Als sie schließlich und endlich auftauchte, unterließ er jedwede Bemerkung. Er nahm sie wieder in seine Arme und schwieg erfreulicherweise so lange, bis er sie unter der Bettdecke verstaut hatte.
»Na also, war doch nicht so schlimm, oder? Sie haben zwar recht lange auf dem Nachttopf verbracht, doch... na ja. Meinen Sie, Sie können wieder einschlafen, oder benötigen Sie etwas Laudanum?«
»Fort.« Sie warf ihm einen haßerfüllten Blick zu. Doch dann sah sie ein, daß ihr Benehmen zu wünschen übrig ließ und erklärte mit förmlicher Stimme: »Ich danke Ihnen für Ihre Hilfe. Entschuldigen Sie, daß ich Sie geweckt habe. Es tut mir leid, daß ich gegen den Stuhl gestoßen bin, daß er gegen den Schreibtisch gefallen ist, daß dabei das Tintenfaß umkippte und daß die Tinte den wunderschönen Teppich verdorben hat. Ich werde den Teppich ersetzen. Ich habe etwas Geld.«
»Ach, sieh an. Es fällt mir schwer, das zu glauben. Ihr so geschätzter Vater besaß keinen verdammten Heller. Melissande und Sie sind beide ohne Mitgift von Zuhause fort. Sie haben ja nicht einmal eine blasse Ahnung von dem Ehevertrag, den Ihr Vater mit Tony geschlossen hat, stimmt’s? Im übrigen haben Sie keine Ahnung, ob ich Ihnen überhaupt irgendein Taschengeld geben werde. Großer Gott, nicht auszudenken: ich gebe Ihnen ein Taschengeld und Sie ersetzen freundlicherweise den Teppich. Also zahle ich ja trotzdem diesen verdammten Teppich selbst.«
»Nein, tun Sie nicht. Ich habe dreißig Pfund bei mir. Diese Summe habe ich mir in den letzten vier Jahren zusammengespart. «
»Dreißig Pfund! Aha! Das würde ein oder zwei Nachttöpfe ersetzen, aber keinen wertvollen Teppich.«
»Vielleicht kann man ihn säubern lassen.«
Douglas musterte den mitgenommenen Teppich. Sein wunderbares Muster war schwarz gefärbt. »Aber klar. Und vielleicht schleudert ein Minister Napoleon zum Spaß einen Kuchen ins Gesicht.«
»Alles ist möglich.«
»Sie sind zu jung, um zu erkennen, daß Dummköpfe auf dieser Welt niemals aussterben. Legen Sie sich wieder schlafen. Sie sind von einer geradezu lächerlichen Gutgläubigkeit, die einen verärgern kann.«
Soviel zum Thema, eine Frau glücklich zu machen, zürnte Douglas, als er zurück in sein Schlafzimmer marschierte. Wie konnte sie nur so boshaft sein? Was zum Teufel war ihr über die Leber gelaufen? Er hatte sich wie der perfekte Gentleman benommen, verflucht noch mal, und hatte wahrscheinlich durch seine ausgezeichnete Krankenpflege ihr Leben gerettet.

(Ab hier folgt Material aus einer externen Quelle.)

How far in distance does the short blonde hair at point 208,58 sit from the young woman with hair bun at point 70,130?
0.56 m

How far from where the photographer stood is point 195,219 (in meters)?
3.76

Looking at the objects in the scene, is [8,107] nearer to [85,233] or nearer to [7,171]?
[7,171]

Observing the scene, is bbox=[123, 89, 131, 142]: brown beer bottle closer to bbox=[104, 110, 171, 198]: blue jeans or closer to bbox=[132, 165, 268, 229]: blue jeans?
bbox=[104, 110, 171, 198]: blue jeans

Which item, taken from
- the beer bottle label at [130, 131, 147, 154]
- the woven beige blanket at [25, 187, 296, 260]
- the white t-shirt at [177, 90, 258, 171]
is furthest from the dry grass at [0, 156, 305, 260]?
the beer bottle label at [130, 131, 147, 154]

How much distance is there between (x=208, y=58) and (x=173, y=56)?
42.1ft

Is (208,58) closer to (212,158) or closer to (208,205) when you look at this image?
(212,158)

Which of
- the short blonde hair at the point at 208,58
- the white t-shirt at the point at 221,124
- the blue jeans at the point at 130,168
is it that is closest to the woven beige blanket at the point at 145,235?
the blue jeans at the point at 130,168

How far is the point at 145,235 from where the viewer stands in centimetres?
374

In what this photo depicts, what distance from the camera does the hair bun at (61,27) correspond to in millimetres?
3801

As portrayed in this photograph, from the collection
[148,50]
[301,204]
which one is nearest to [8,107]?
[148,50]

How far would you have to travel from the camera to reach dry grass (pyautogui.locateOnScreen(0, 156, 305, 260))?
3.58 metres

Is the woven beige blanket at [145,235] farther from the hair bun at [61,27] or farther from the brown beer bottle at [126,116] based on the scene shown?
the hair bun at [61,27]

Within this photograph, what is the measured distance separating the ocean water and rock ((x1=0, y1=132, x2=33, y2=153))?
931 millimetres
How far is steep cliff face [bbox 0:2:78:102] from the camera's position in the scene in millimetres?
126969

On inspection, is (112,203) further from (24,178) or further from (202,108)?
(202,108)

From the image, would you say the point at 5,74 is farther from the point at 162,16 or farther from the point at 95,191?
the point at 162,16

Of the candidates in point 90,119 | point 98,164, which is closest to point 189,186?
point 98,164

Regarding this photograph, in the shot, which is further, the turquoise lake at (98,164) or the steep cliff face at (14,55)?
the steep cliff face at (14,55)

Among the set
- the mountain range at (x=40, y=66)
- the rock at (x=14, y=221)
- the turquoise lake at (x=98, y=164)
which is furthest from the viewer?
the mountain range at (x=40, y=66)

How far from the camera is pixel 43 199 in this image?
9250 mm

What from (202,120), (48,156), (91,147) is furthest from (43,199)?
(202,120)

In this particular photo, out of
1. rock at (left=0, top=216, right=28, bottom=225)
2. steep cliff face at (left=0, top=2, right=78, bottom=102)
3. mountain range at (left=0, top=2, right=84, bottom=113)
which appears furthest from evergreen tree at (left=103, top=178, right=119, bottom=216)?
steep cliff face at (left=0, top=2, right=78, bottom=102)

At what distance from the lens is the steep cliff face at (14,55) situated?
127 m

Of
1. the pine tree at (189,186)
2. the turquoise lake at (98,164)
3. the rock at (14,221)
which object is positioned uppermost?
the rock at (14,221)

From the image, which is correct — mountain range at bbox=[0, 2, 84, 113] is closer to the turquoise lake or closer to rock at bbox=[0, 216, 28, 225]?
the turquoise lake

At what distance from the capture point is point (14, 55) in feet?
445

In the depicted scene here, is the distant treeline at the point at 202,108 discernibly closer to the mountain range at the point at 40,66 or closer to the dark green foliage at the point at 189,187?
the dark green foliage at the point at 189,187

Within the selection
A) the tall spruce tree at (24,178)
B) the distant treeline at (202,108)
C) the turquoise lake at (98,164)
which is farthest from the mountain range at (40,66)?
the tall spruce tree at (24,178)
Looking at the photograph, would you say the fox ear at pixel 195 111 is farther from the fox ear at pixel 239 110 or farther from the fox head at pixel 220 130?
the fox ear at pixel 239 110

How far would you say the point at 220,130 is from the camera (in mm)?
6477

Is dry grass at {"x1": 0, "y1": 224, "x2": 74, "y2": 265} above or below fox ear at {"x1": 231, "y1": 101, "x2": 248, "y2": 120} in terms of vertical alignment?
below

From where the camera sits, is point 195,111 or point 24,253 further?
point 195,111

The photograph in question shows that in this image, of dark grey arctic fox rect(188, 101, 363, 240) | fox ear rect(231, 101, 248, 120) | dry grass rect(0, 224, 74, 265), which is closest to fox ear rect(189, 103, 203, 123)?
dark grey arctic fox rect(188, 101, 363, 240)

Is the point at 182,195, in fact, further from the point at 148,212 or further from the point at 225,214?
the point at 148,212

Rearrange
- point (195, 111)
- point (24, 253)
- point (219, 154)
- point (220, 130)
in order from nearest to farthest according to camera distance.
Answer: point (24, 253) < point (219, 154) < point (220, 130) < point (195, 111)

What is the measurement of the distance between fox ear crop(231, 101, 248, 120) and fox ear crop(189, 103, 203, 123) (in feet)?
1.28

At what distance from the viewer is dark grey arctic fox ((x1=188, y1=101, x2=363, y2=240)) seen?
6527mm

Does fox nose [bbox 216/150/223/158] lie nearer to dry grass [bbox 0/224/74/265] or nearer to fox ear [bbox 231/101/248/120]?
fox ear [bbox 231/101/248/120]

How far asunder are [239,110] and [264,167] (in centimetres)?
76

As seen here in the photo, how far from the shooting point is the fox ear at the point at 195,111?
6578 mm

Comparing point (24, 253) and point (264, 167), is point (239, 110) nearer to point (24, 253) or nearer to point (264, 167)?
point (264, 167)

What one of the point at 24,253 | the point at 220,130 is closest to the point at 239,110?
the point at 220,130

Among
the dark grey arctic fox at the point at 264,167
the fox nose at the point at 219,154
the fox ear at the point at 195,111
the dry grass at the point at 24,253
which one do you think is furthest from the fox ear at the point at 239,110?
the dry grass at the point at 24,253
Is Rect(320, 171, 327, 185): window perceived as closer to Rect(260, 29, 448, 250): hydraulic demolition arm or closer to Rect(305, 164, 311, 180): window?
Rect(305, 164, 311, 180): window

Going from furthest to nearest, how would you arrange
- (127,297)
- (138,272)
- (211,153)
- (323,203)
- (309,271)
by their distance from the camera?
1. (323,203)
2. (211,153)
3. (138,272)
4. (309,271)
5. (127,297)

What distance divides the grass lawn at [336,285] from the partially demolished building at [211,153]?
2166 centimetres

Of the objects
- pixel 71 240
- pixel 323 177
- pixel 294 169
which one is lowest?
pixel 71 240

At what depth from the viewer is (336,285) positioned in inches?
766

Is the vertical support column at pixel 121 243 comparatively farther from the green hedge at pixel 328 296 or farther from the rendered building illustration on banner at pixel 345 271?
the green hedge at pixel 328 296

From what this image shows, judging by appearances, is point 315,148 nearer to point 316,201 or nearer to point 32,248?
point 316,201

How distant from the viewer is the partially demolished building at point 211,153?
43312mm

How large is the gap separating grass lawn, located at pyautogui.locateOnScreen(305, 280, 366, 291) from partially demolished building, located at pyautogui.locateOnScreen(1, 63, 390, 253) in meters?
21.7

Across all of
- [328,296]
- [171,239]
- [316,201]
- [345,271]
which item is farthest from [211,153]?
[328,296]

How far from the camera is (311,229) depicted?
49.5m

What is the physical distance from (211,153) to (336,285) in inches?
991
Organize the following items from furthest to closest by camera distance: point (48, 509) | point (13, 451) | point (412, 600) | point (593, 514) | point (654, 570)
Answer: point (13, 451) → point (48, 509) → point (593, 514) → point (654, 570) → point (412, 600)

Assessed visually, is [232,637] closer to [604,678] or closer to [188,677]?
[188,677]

War dies der Dank? Sie haßte ihn. Sie befahl ihm, sie in Ruhe zu lassen. Sie ruinierte einen der Lieblingsteppiche seiner Großmutter.
Douglas schlief mit einem bitteren Geschmack im Mund ein.
Es war Freitagmorgen. Alexandra bat Tess, ihr nach dem Bad beim Ankleiden behilflich zu sein. Sie fühlte zwar immer noch eine gewisse Schwäche, aber sie konnte mit ihr durchaus fertig werden. Es war höchste Zeit, fortzugehen. Die innere Überzeugung über ihren Entschluß beschwingte sie. Sie betete, dieser Zustand möge bis zu ihrer Abreise von Northcliffe Hall anhalten.
Douglas hatte sie verschmäht. Hatte sie behandelt, als wäre sie nichts als eine lästige Fliege, eine geschlechtslose Bürde.
Sie hatte den wunderbaren Teppich seiner Großmutter zerstört.